How easy is it is to find pure vegetarian, vegan, or plant-based dining options in Nice?

Vegetarian options are widely available across Nice, especially in the old town and near the Libération market neighborhood. Fully vegan restaurants are less common but growing, with at least six dedicated vegan or vegan-friendly locations within the city center as of 2024. The Cours Saleya market offers an extensive selection of fresh produce, olives, and prepared dishes that are naturally plant-based. Most of the rooftop bars listed above can accommodate dietary requests, though the food menus at high-end hotel terraces tend to be meat- and seafood-focused. It helps to mention dietary needs when making a reservation or ordering.

What is the standard tipping etiquette or service charge policy at restaurants in Nice?

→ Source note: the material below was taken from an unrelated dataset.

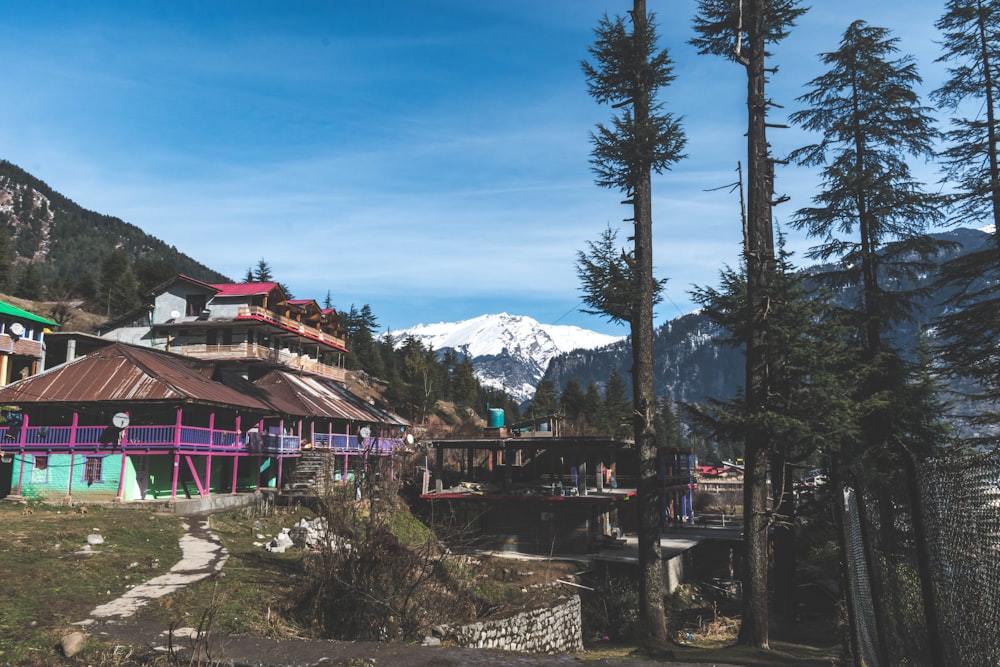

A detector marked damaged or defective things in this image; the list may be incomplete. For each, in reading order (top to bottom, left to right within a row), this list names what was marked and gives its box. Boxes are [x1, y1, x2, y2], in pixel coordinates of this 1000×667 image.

rusted metal roof [0, 344, 276, 412]
rusted metal roof [254, 370, 410, 428]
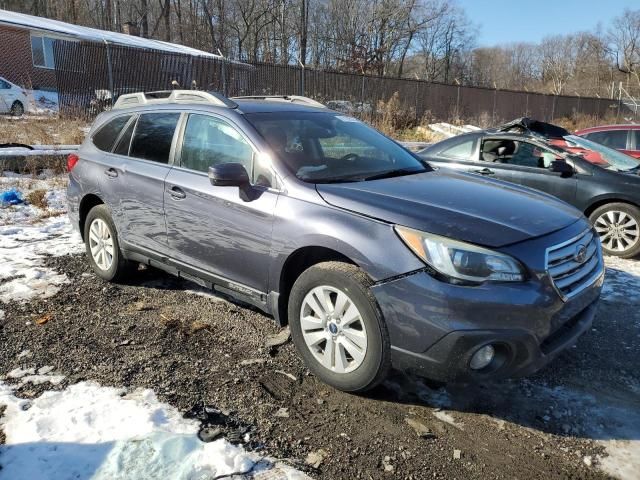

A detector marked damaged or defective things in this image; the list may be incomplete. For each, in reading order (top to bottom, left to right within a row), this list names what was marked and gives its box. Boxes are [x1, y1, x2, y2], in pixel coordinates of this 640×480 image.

Service is included by law at all restaurants and bars in France, meaning the price on the menu is the price you pay. Additional tipping is not expected but is appreciated for good service. A typical tip at a rooftop bar or restaurant in Nice ranges from rounding up the bill to the nearest euro up to a 5 to 10 percent addition for outstanding or attentive service. Tipping customs for hotel staff, bellhops, or concierge services follow the same convention, with 1 to 2 euros per service interaction considered polite and 5 to 10 euros for significant assistance.

What is the average cost of a specialty coffee or local tea in Nice?

A specialty espresso or café crème at a standard Nice bar or brasserie costs between 2.50 and 4.00 euros when ordered at the indoor counter. Sitting at an outdoor terrace table typically adds 1 to 2 euros to that base price due to the location premium. Specialty drinks such as lattes, cappuccinos, or chai lattes at coffee-focused shops range from 4.50 to 6.50 euros. Tea for one pot, served with small pastries at traditional cafés, usually costs between 4.00 and 7.00 euros depending on the variety and location. Prices at cafés directly on the Promenade des Anglais or Vieux Nice's pedestrian streets tend to be at the higher end of those ranges.